▸ **Given request**
The output should consist solely of the line containing "Is the point" and the lines that follow it through the end of the data below.

▸ **Spatial reasoning dataset excerpts**
·····

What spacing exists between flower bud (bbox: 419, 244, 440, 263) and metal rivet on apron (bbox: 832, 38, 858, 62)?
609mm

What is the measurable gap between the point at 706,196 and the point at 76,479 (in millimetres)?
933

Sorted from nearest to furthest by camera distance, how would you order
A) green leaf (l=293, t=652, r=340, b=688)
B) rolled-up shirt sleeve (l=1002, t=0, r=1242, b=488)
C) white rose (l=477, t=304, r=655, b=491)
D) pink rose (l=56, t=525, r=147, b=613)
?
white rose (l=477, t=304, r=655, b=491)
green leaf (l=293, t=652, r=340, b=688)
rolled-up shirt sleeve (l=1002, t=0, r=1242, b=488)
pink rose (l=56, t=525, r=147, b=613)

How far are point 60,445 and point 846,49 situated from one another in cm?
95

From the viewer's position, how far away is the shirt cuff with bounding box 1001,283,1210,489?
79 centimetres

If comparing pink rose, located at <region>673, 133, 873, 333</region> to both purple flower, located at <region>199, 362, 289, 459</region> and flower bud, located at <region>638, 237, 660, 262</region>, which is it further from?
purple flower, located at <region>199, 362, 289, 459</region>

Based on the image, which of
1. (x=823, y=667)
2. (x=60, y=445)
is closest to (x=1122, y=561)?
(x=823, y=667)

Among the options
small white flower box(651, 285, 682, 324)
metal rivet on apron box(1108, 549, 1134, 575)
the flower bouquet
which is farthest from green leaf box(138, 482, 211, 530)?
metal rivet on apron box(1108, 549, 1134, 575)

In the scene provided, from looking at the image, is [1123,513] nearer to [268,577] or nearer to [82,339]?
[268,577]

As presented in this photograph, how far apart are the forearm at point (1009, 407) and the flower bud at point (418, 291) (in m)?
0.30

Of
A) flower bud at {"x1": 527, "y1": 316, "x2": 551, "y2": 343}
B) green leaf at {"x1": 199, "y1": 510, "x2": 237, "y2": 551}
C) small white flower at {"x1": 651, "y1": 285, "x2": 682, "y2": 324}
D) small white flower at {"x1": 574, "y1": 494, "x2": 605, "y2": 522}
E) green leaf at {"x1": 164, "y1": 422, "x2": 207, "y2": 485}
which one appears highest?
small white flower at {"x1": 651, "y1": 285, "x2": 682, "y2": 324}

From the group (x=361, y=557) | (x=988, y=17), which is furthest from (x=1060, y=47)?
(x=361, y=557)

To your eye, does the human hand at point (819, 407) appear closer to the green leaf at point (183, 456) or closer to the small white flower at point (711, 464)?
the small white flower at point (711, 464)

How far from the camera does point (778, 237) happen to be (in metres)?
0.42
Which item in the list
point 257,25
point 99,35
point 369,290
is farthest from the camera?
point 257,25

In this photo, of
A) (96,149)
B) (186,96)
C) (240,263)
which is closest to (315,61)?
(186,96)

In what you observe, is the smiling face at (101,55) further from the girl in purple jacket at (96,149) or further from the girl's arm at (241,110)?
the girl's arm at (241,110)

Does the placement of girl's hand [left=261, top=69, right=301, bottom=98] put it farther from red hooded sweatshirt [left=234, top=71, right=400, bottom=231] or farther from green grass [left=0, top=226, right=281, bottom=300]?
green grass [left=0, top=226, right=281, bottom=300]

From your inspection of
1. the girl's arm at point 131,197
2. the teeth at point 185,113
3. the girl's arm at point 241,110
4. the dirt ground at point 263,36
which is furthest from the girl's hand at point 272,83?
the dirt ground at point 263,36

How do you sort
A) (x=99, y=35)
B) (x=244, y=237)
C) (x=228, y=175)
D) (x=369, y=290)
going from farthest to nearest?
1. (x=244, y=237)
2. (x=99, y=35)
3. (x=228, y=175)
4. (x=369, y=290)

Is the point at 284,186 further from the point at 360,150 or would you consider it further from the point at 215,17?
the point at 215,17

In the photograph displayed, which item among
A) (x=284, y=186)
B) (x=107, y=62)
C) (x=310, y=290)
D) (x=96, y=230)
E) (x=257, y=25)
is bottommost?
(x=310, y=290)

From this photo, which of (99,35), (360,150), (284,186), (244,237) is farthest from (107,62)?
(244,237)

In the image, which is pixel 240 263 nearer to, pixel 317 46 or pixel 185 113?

·····

▸ **Written response**
Is the point at 284,186 further from the point at 360,150 or would you consider it further from the point at 215,17?
the point at 215,17

In the photograph displayed, which item among
A) (x=284, y=186)
B) (x=107, y=62)
C) (x=310, y=290)
D) (x=96, y=230)
E) (x=257, y=25)
is bottommost?
(x=310, y=290)

From this photo, which of (99,35), (360,150), (284,186), (244,237) is farthest from (107,62)?
(244,237)

In the image, which is pixel 240 263 nearer to, pixel 317 46 or pixel 185 113?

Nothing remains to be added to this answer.